Donald Trump s’est récemment rendu à Londres où il a discuté avec ses homologues européens de l’avenir de l’OTAN. Toutefois, l’avenir de la zone euro elle-même n’est pas clair. L’Allemagne est en train d’acquérir la position de grande puissance qu’elle n’a pas connue depuis près de 65 ans. Cette nouvelle réalité est attribuable en partie à la procédure de divorce de Brexit très compliquée ainsi qu’à une détérioration des relations entre l’Allemagne et les États-Unis.

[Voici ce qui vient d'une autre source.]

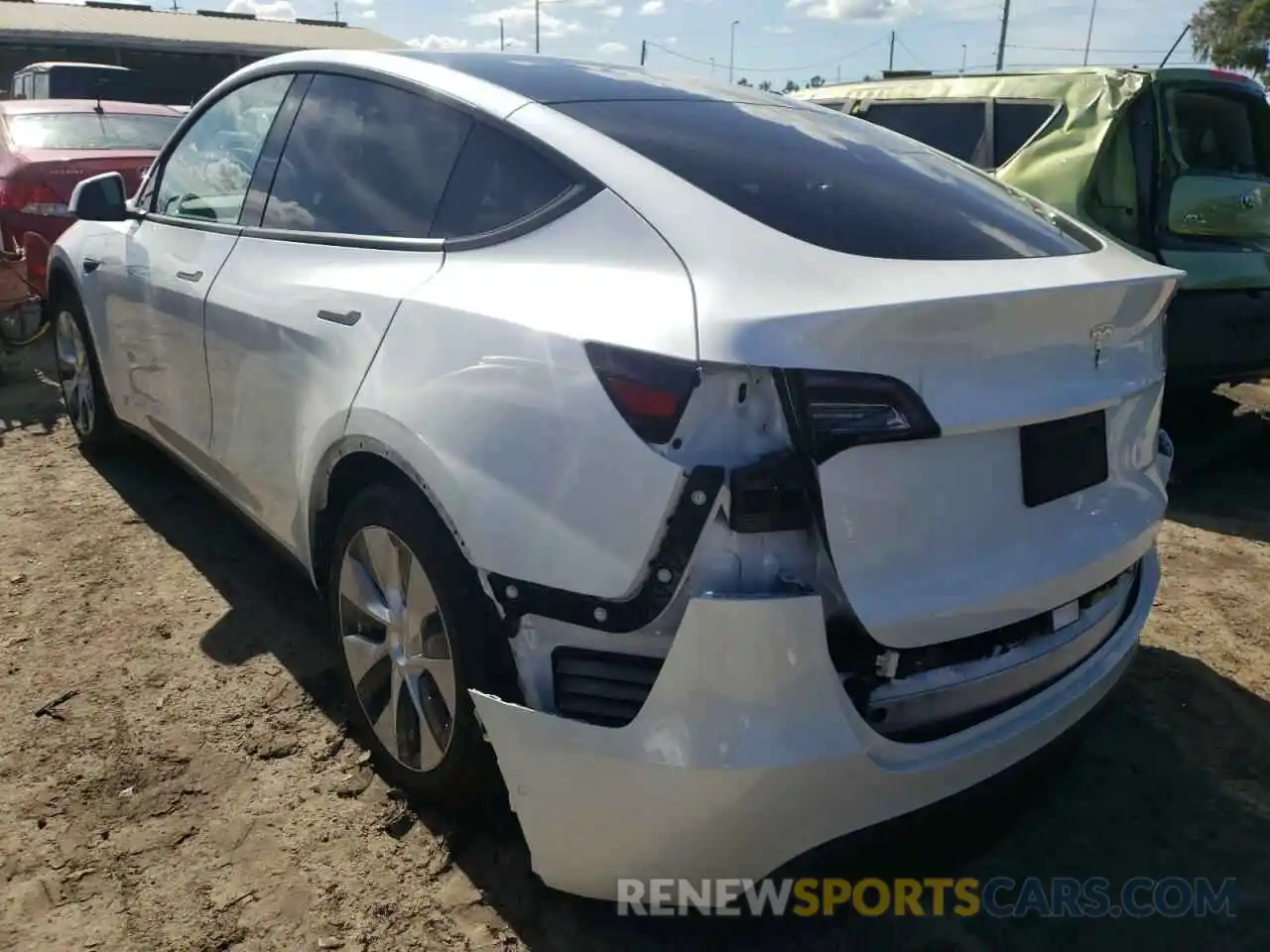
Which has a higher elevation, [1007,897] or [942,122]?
[942,122]

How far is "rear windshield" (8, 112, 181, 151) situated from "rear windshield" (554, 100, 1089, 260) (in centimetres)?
657

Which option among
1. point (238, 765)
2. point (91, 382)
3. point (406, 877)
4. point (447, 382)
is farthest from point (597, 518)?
point (91, 382)

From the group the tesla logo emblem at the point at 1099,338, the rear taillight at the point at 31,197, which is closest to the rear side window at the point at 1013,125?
the tesla logo emblem at the point at 1099,338

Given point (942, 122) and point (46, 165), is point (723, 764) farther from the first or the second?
point (46, 165)

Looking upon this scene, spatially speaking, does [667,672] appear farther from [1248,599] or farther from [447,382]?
[1248,599]

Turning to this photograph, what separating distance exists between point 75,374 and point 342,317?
2.96 metres

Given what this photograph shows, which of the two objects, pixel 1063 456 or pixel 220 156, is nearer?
pixel 1063 456

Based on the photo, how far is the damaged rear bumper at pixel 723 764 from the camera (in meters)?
1.68

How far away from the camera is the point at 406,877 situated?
229 centimetres

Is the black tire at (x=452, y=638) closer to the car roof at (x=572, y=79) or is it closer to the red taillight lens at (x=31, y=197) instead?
the car roof at (x=572, y=79)

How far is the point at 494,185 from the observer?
2.29 m

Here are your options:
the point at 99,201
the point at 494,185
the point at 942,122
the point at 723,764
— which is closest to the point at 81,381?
the point at 99,201

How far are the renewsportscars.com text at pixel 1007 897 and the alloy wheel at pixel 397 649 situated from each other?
0.58 metres

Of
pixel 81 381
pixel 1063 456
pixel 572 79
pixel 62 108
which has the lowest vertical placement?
pixel 81 381
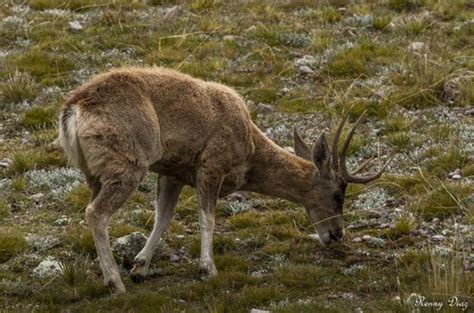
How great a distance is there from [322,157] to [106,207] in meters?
2.84

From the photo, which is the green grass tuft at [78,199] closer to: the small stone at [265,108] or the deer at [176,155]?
the deer at [176,155]

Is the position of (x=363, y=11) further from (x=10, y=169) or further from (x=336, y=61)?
(x=10, y=169)

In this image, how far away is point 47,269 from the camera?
11.1 m

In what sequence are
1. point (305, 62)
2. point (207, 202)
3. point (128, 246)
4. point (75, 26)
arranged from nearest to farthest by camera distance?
point (207, 202) → point (128, 246) → point (305, 62) → point (75, 26)

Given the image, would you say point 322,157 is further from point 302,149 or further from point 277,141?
point 277,141

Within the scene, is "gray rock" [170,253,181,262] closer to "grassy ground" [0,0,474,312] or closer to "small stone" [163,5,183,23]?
"grassy ground" [0,0,474,312]

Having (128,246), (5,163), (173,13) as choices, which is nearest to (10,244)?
(128,246)

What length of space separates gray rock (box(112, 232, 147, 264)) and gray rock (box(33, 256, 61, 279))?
28.7 inches

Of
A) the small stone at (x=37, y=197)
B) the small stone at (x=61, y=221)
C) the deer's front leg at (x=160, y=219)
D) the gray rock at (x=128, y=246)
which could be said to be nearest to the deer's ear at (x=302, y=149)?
the deer's front leg at (x=160, y=219)

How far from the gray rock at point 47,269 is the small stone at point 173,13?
364 inches

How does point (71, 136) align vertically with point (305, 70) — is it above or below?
above

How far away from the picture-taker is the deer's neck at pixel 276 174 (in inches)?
479

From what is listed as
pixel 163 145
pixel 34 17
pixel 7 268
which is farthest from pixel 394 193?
pixel 34 17

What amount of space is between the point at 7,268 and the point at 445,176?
226 inches
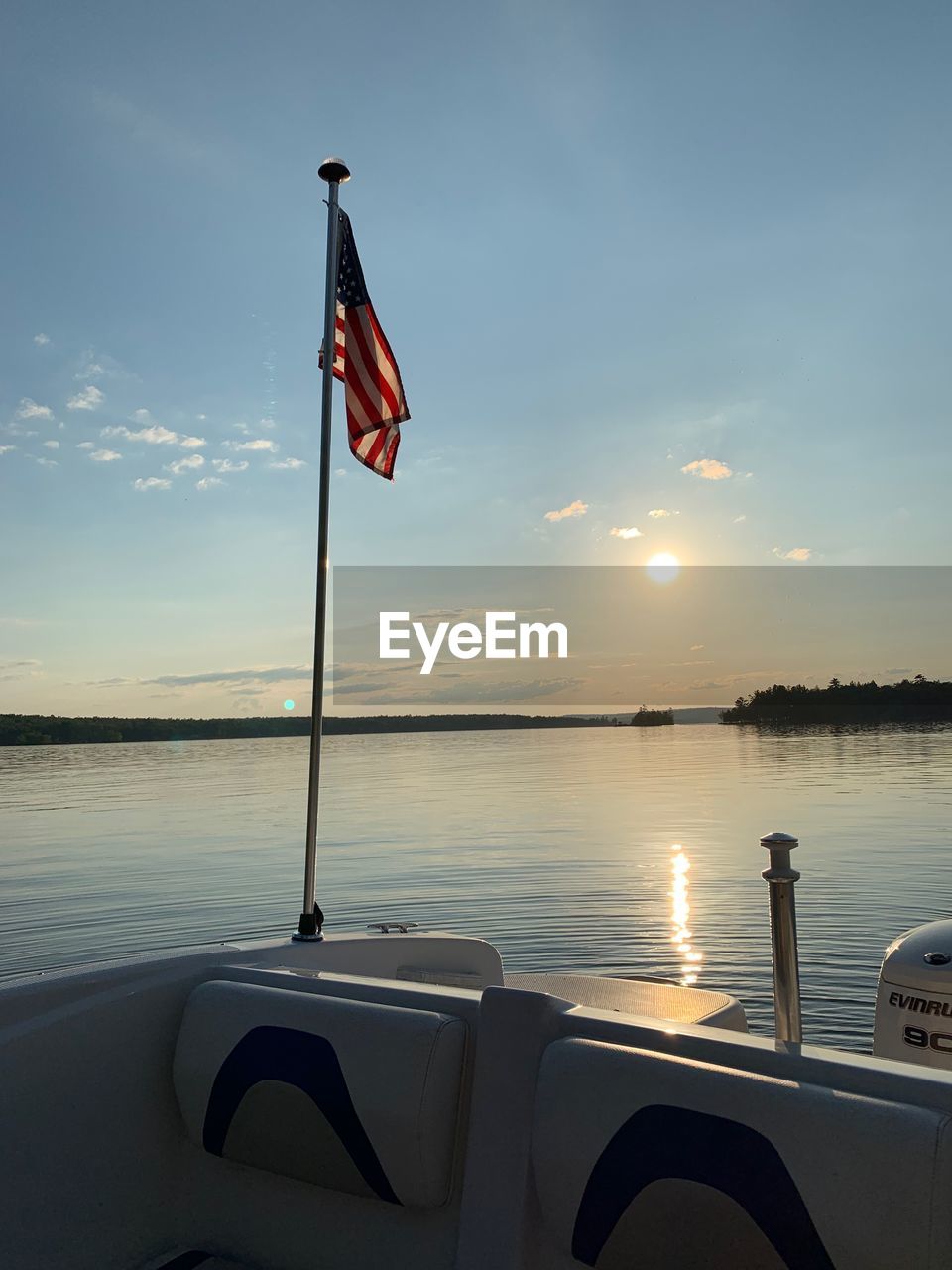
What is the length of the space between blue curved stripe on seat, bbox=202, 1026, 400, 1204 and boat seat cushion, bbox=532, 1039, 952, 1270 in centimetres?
44

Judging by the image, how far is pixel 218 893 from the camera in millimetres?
14195

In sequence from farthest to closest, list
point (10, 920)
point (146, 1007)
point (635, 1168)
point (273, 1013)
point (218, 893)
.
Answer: point (218, 893) < point (10, 920) < point (146, 1007) < point (273, 1013) < point (635, 1168)

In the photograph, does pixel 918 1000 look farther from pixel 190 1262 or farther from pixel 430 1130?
pixel 190 1262

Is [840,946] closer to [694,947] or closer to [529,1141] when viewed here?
[694,947]

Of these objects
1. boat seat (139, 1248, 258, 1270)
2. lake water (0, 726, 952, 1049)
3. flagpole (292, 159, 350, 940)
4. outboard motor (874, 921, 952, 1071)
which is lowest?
lake water (0, 726, 952, 1049)

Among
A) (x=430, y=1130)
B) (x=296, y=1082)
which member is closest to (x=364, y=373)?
→ (x=296, y=1082)

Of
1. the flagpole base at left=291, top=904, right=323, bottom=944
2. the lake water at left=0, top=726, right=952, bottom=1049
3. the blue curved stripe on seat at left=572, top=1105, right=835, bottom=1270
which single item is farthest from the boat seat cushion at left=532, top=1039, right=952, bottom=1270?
the lake water at left=0, top=726, right=952, bottom=1049

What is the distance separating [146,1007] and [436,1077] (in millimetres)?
1005

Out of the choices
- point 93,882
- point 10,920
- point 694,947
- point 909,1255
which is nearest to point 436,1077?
point 909,1255

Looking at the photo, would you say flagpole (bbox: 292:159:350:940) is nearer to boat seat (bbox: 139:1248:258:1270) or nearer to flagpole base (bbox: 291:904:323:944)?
flagpole base (bbox: 291:904:323:944)

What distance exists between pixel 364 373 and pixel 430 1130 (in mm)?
3533

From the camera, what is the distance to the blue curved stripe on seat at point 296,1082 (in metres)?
2.26

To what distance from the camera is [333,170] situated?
4316 millimetres

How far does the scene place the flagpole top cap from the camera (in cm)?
430
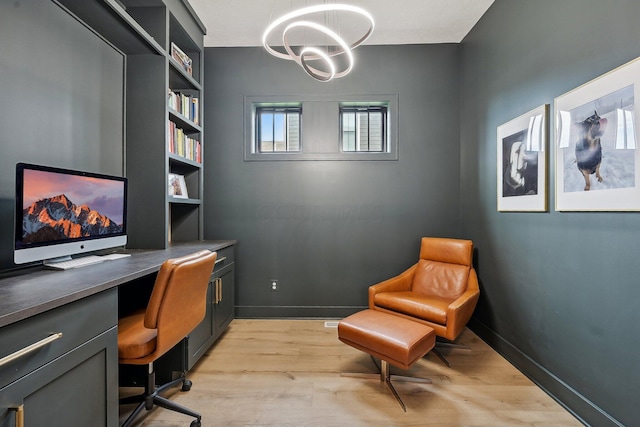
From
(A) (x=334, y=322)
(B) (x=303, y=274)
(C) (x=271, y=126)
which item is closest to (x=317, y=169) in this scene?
(C) (x=271, y=126)

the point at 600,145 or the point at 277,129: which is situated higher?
the point at 277,129

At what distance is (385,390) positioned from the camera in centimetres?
188

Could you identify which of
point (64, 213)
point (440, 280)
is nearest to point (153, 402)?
point (64, 213)

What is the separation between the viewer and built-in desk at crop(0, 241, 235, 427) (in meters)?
0.84

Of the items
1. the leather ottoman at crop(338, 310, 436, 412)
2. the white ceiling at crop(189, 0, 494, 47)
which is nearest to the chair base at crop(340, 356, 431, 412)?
the leather ottoman at crop(338, 310, 436, 412)

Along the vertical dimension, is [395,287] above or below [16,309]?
below

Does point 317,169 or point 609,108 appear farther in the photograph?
point 317,169

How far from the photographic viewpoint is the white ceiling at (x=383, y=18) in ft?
8.15

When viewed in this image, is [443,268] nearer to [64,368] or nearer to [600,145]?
[600,145]

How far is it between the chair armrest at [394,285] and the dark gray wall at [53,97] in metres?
2.44

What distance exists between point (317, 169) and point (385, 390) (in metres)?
2.21

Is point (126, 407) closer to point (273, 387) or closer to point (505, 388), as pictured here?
point (273, 387)

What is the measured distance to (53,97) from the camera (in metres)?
1.67

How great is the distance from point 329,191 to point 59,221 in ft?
7.52
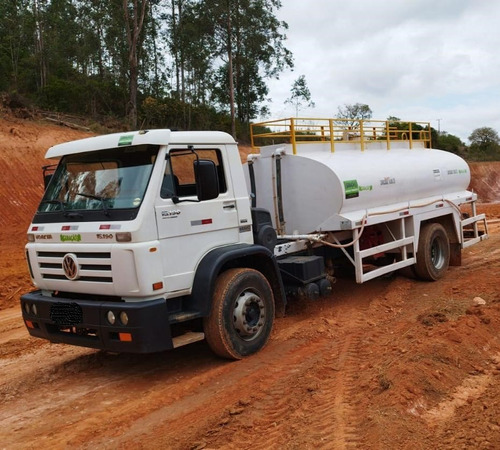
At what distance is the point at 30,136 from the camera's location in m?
21.8

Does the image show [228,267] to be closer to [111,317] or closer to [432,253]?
[111,317]

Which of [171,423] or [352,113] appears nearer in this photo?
[171,423]

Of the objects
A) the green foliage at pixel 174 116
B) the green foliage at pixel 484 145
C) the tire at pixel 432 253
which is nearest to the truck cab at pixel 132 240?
the tire at pixel 432 253

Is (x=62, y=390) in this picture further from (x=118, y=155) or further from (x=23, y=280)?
(x=23, y=280)

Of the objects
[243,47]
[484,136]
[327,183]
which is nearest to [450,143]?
[484,136]

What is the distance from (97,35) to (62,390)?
40.0 meters

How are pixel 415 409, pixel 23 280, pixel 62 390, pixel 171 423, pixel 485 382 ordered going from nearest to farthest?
pixel 415 409 → pixel 171 423 → pixel 485 382 → pixel 62 390 → pixel 23 280

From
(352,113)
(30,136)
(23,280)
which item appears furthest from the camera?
(352,113)

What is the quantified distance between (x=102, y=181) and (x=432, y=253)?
663 cm

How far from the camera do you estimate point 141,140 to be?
5.50 metres

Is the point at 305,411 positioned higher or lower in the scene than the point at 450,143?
lower

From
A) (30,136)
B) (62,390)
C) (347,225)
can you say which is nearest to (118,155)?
(62,390)

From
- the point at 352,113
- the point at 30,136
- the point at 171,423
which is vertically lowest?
the point at 171,423

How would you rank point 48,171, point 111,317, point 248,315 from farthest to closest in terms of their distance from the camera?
1. point 48,171
2. point 248,315
3. point 111,317
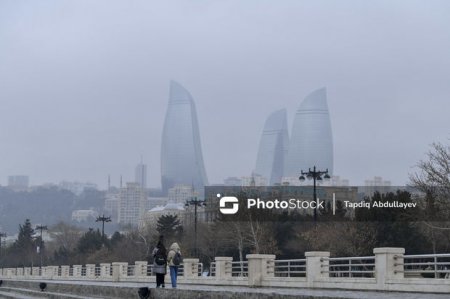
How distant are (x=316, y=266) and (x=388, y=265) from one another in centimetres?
455

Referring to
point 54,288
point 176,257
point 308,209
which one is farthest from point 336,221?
point 308,209

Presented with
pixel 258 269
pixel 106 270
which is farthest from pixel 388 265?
pixel 106 270

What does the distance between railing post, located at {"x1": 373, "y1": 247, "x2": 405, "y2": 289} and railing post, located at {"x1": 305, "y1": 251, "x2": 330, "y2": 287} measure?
4079mm

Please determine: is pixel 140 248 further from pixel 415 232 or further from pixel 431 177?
pixel 431 177

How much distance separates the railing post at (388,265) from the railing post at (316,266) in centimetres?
408

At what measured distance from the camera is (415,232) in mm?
56000

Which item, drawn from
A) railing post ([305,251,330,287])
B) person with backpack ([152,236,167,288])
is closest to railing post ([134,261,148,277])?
railing post ([305,251,330,287])

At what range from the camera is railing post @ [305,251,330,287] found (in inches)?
1065

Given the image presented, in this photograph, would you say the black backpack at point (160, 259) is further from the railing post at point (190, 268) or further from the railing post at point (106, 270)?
the railing post at point (106, 270)

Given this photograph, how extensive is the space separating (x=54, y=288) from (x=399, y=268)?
599 inches

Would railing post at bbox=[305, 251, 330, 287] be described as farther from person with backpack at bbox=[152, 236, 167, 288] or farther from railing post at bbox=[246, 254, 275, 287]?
person with backpack at bbox=[152, 236, 167, 288]

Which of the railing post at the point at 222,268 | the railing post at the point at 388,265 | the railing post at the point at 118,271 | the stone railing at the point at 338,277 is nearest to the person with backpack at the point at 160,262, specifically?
the stone railing at the point at 338,277

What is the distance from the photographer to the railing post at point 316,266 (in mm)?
27062

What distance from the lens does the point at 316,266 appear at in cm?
2716
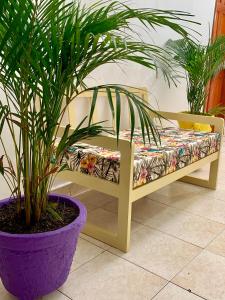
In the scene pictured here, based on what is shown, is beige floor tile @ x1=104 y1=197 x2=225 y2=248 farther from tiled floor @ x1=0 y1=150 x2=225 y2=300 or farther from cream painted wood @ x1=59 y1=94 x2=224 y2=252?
cream painted wood @ x1=59 y1=94 x2=224 y2=252

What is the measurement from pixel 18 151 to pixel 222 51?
7.79 ft

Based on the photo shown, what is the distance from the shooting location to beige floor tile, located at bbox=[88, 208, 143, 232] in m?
1.85

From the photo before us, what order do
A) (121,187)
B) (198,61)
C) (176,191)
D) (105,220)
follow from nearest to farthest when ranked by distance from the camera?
(121,187), (105,220), (176,191), (198,61)

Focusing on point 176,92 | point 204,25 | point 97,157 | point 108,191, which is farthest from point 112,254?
point 204,25

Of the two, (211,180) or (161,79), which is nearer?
(211,180)

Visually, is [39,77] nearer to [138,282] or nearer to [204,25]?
[138,282]

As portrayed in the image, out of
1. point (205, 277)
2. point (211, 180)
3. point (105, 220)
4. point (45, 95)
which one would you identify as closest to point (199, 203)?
point (211, 180)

Les choses se sont gâtées entre les États-Unis et l’Allemagne en 2013, lorsqu’il a été découvert que l’administration Obama écoutait les conversations téléphoniques de la chancelière allemande Angela Merkel. De plus, les demandes de Trump à l’Allemagne de contribuer davantage au budget de défense de l’OTAN et de limiter ses achats du gaz à la Russie ont certainement contribué à renforcer les sentiments négatifs entre les gouvernements des deux pays. Par contre, l’extension des relations de l’Allemagne avec la Chine pourrait contribuer à transformer cette tendance en dure réalité.
Ce n’est pas souhaitable mais, peut-être, ce sera difficile à éviter.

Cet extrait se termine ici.